With the 2024 road cycling season practically over, the teams are already starting to think about the 2025 campaign, which has the peculiarity of being the second time that the World Tour licenses will expire.

Only the best 18 teams on the international calendar will manage, on the one hand, to maintain the category and, on the other, to move up to it from the Pro Tour. Let’s take a look at how the picture looks.

It’s back to the game of points and which teams will keep the World Tour category for the next three years 2026, 2027 and 2028 with a panorama of real tension at the bottom of the classification where several teams, after a couple of very discreet seasons, will face a very complicated panorama next year if they want to keep their place in the highest category of cycling.

Starting at the top of the rankings, UAE Team Emirates is obviously at the top, with Tadej Pogacar’s 25 top-level victories alone being enough to make it the best team of the season. It stands out at the top of the standings

in a remarkable ninth place at the time of writing this from Lotto-Dstny, who are part of the Pro Tour category after losing their top-level license in the previous three-year cycle.

Something similar is happening to the other team relegated at the time, Israel-PremierTech who will start 2025 comfortably installed in 14th place so, as long as they have a regular season they should have no problem earning a place among the top 18 teams in the world.

So, if two Pro Tour teams have their places fairly well in hand in the next World Tour license validity cycle, which teams will be the ones to give up their places? This is where we foresee a 2025 with a dogfight for every point as we find several teams that once enjoyed a high level, now fighting for permanence.

In the danger zone, occupying positions 16 to 18, we find Intermarché, DSM and Cofidis, who have gone rather unnoticed over the last year, and just below them, the first team to lose the category, Arkéa-B&B Hotels.
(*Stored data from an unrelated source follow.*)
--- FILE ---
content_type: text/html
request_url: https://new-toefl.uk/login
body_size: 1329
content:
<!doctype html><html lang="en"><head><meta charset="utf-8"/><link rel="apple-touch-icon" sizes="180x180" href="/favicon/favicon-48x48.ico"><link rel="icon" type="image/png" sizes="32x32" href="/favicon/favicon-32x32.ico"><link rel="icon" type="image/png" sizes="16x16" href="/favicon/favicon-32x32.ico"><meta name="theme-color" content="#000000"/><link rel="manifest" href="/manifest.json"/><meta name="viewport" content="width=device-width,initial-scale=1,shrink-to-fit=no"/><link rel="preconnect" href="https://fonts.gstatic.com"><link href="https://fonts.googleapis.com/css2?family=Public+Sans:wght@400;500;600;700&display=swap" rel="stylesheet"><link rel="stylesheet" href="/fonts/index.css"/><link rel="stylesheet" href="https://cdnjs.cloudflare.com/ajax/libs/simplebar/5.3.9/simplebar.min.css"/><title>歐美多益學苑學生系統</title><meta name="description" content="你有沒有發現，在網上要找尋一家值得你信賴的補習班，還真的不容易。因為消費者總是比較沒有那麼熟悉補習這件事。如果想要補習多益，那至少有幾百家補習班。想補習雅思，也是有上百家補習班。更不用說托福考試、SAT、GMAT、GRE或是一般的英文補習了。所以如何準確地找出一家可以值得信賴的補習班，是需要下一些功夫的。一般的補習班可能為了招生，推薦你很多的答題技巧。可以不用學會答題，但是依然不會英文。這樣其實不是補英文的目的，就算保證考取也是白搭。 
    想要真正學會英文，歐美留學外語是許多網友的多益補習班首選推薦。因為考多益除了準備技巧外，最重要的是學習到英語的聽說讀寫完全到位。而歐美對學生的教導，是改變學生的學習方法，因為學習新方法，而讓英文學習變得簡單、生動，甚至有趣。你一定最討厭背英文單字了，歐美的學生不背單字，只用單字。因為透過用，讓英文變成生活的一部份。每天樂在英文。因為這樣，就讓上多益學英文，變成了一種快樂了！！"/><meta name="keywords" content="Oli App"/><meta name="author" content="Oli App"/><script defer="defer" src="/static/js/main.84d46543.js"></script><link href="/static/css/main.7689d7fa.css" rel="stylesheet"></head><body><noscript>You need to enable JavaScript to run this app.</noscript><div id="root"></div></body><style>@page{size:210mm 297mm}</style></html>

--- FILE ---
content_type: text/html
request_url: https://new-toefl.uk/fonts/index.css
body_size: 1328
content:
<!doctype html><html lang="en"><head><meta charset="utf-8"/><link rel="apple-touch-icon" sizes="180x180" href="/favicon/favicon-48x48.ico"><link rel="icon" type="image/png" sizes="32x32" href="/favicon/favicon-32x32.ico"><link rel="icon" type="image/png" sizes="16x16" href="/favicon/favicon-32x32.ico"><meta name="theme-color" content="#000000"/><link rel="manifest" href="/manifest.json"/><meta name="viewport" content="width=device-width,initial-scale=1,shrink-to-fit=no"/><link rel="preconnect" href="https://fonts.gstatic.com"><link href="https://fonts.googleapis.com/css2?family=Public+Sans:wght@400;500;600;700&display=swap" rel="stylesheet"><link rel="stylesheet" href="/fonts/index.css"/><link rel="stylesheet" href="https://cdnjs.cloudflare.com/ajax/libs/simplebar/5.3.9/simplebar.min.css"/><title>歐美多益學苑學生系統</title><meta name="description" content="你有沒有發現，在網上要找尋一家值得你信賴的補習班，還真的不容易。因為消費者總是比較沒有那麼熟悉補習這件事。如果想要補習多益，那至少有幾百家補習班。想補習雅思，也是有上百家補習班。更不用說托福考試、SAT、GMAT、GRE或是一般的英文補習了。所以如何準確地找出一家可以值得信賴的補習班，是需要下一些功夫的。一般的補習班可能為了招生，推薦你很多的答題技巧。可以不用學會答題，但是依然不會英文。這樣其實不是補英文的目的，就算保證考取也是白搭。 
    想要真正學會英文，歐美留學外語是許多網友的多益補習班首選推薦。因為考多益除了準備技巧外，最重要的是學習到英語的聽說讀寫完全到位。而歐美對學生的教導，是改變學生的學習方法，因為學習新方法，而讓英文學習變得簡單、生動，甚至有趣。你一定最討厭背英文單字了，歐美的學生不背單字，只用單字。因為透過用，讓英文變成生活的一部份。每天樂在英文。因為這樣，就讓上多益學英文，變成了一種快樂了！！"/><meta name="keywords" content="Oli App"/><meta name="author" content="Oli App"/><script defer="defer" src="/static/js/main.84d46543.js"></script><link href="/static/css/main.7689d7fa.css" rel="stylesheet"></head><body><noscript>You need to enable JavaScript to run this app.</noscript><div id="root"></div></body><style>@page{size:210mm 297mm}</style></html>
It is followed by one of the revelation teams of this cycle, the Norwegian Uno-X Mobility that will fight until the last moment for the dream of the maximum category.

And right behind him is Astana, one of cycling’s historic riders after several years in which it has fallen into absolute irrelevance. 2025 will be a very tough year for them as they have a lot of points to recover.

We will have to see if the letter of the new Chinese investor who disembarks in the Kazakh formation has an effect in the form of signings and means to be able to overcome a situation that is tremendously complicated. Undoubtedly, one more incentive to follow next season in detail.